The campaign of Mr Romney, who will challenge President Obama for the White House in November, quickly rebuked Mr Akin.

A spokesman for Mr Romney said that both the candidate and his running mate, Paul Ryan, disagreed with the Missouri congressman.

He also stressed that "a Romney-Ryan administration would not oppose abortion in instances of rape".

'Beyond comprehension'

The Republican Party told Mr Akin it would now not be spending any money on behalf of his campaign.

image captionAkin rival Claire McCaskill, who has been trailing in the Senate race, pounced on his comments

National Republican Senatorial Committee Chairman John Cornyn said Mr Akin's comments were "indefensible" and the candidate needed to "carefully consider" what was best for him, his family and the Republican Party.

The AP reported that the NRSC was pulling $5m in funding from the race.

In an interview with CNN, Republican national committee chair Reince Priebus called Mr Akin's comments "biologically stupid" and "bizarre".

But in a radio interview with former Republican White House hopeful Mike Huckabee earlier on Monday, Mr Akin said he would not pull out of the race.

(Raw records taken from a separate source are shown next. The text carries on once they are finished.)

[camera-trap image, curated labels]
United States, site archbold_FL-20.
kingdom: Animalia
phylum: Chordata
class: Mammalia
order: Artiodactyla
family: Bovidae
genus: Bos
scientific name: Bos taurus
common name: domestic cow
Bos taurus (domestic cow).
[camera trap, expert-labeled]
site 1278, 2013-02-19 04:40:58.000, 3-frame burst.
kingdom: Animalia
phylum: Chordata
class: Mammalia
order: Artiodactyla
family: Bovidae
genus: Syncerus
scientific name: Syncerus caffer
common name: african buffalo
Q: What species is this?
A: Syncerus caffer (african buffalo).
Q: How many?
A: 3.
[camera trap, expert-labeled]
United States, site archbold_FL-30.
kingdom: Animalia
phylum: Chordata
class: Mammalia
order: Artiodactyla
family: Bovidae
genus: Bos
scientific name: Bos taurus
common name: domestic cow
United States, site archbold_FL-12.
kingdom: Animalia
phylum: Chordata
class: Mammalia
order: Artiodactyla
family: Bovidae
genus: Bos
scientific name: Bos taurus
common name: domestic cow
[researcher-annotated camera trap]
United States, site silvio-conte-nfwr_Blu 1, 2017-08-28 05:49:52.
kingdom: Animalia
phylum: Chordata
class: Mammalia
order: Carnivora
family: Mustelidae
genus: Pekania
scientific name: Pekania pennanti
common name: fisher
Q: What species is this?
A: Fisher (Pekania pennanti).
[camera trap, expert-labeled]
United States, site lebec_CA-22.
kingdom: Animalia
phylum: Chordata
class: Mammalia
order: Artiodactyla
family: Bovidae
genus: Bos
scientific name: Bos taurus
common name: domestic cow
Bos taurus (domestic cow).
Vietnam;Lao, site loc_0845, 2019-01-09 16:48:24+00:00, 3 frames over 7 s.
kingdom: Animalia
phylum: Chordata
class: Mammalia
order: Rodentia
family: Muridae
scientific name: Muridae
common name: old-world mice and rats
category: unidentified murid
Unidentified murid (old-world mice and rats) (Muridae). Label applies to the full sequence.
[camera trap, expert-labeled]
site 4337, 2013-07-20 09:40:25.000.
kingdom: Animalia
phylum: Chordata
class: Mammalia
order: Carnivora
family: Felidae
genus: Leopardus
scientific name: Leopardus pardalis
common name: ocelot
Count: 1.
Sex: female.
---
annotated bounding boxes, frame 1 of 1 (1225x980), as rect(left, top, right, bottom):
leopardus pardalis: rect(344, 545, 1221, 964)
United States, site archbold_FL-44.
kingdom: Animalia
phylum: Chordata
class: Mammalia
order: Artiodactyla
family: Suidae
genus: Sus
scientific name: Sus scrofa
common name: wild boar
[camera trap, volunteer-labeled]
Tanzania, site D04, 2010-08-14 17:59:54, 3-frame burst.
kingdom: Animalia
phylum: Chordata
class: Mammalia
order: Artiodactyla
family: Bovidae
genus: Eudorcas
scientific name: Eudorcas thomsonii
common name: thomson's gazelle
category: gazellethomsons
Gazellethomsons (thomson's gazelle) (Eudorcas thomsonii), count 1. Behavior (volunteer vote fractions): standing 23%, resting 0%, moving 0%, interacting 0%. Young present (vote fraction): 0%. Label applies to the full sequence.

Democratic Missouri incumbent, Senator Claire McCaskill, who has been trailing in opinion polls ahead of November's election, said challenger's remarks were "beyond comprehension".

In 2011, Mr Akin co-sponsored a bill that would have limited the government help available to women seeking abortions in the case of rape to cases of "forcible rape". After a public outcry, the House Republican party changed this language.